А. Разумовский: Ночной император
Шрифт:
Алексей и раз, и другой после пара выскочил в предбанник, а потом и на снег, — с удовольствием покатался в сугробе.
Пока хлопал дверями, свечу-то и задуло. А огниво и не помнил, куда засунул. Решил впотьмах ополоснуться да и до хаты, как говорят. Баня-то все-таки не чухонская, с хорошим оконцем, куда и луна как раз подсвечивала.
В шайку воды не самой горячей намешал и только поднял ее, немаленькую, над головой, как ему вдруг с визгом подмышки с заднего обхвата ощекотили. Куда шайка, куда он сам прянул!
— Айна?!
Она,
— Ты чего?..
— Так не в сарафане ж до парильцы, — был вполне праведный ответ.
— Неяк дивчина ж?..
— Девка, а как же.
— А если я тебя осрамлю? Ты подумала? Что матери скажешь?

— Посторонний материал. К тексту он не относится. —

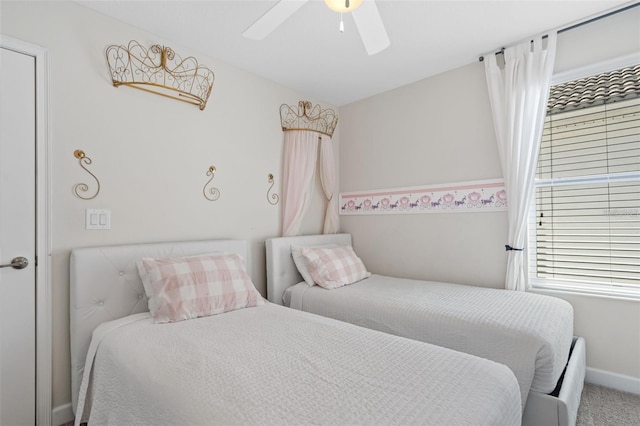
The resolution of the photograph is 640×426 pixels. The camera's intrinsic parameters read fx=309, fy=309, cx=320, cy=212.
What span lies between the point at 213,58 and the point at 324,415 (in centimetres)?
259

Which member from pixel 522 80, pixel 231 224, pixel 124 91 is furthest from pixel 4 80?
pixel 522 80

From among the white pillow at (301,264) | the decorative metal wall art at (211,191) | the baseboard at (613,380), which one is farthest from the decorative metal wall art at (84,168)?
the baseboard at (613,380)

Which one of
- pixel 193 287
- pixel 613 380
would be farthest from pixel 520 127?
pixel 193 287

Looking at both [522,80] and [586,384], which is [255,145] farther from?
[586,384]

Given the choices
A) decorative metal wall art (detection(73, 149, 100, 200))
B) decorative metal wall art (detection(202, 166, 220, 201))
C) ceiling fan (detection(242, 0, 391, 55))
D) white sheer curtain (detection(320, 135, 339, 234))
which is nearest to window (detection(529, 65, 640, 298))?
ceiling fan (detection(242, 0, 391, 55))

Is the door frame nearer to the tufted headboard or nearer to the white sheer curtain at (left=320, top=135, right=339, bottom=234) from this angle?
the tufted headboard

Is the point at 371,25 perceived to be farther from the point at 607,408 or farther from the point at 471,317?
the point at 607,408

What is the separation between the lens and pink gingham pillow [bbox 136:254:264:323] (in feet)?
5.69

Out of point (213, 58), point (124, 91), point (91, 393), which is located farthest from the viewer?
point (213, 58)

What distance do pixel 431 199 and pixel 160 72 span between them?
95.8 inches

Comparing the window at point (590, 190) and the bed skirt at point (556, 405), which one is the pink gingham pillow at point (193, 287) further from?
the window at point (590, 190)

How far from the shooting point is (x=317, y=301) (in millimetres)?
2381

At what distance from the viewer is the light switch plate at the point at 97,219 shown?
186 centimetres

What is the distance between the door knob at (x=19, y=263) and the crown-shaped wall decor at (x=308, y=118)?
213cm
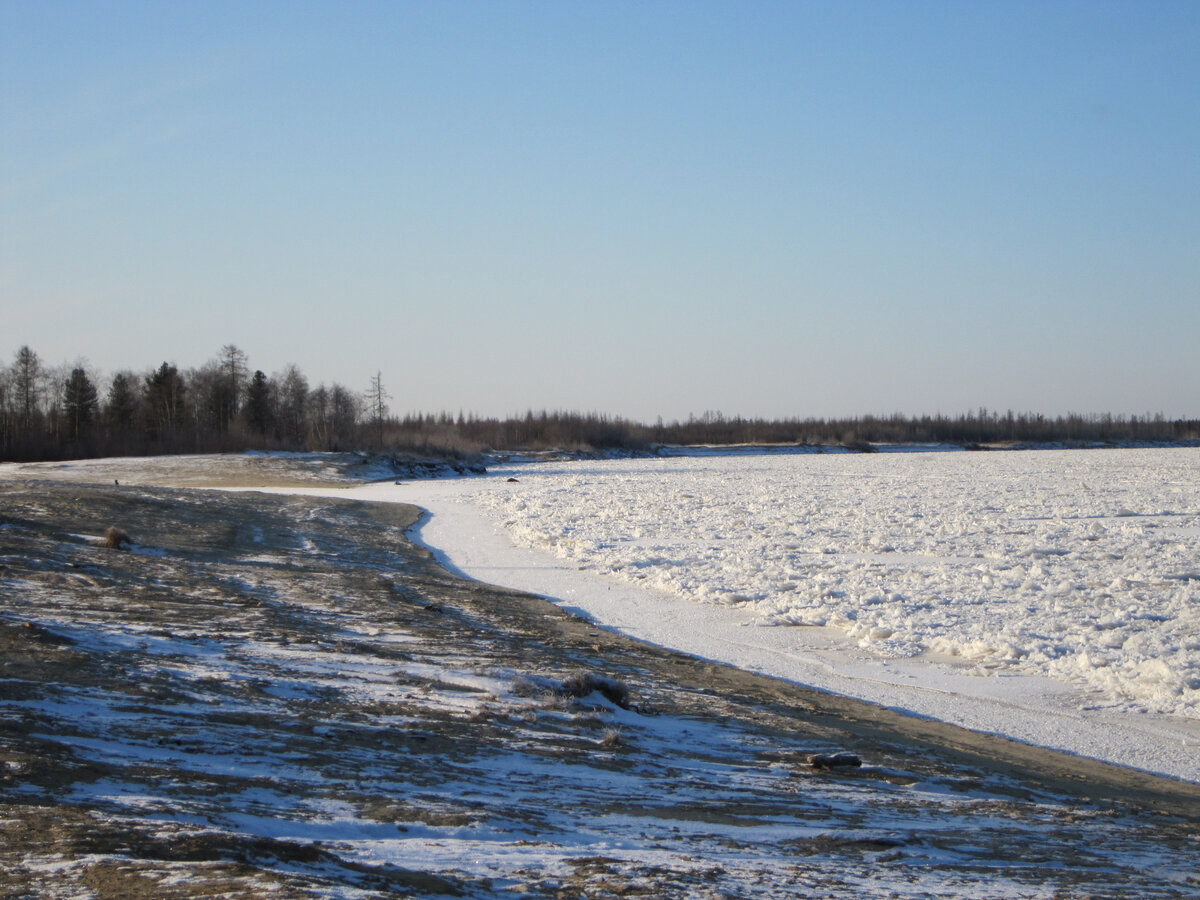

— Чего говорить. Мать сама и послала. Уважь, говорит, барина-управителя.
— Уважить?..
— А как же. Видно, что ты уважистый. Поди, не обидишь меня.
— Не обижу. Айна… Ой, в грех меня вгоняешь! Так в жар и бросило!..
— Меня-то в ознобь… По сугробью-то бегая!
— Гольем?..
— Не, шубницу накинула. Да нараспашку же…
От жара душевного он воды в шайку, видно, холодноватой навел — когда шалостью выплеснул на Айну, она вскрикнула:
— Оюшки, барин! Морозить меня, что ль, решил?
А какой мороз? Даже нижний полок прокалился. Когда он уложил Айну и все от той же шалости веником по брюшку детскому прошелся, она разнеженно потянулась всеми косточками:
— Горяченький-то какой…
Пойми возьми — кто! Веник ли огнистый, он ли сам, совершенно подгоревший. Может, и луна еще ярью в оконце палила…
Ага, луна. Она, окаянница.
Жаль, крики и визг полозьев вспугнули луну.
Еще ничего не понимая, Алексей в един миг оделся и выскочил вон. Во двор заворачивали двое саней, впритык друг к дружке. Факела смоляные роняли огнистый дождь. Карпуша с крыльца об одном валенце бежал — другая нога деревяшкой отсвечивала. Свечи зажженные по окнам запрыгали. Бабий визг в доме, который и в сени выбивался, а оттуда на крыльцо. Ошалелые кучера на два голоса перекликались:
— Тпру-у… не напирай, Ванюха!
— К теплу ж бежить… тпру-у тебя, нежеребая!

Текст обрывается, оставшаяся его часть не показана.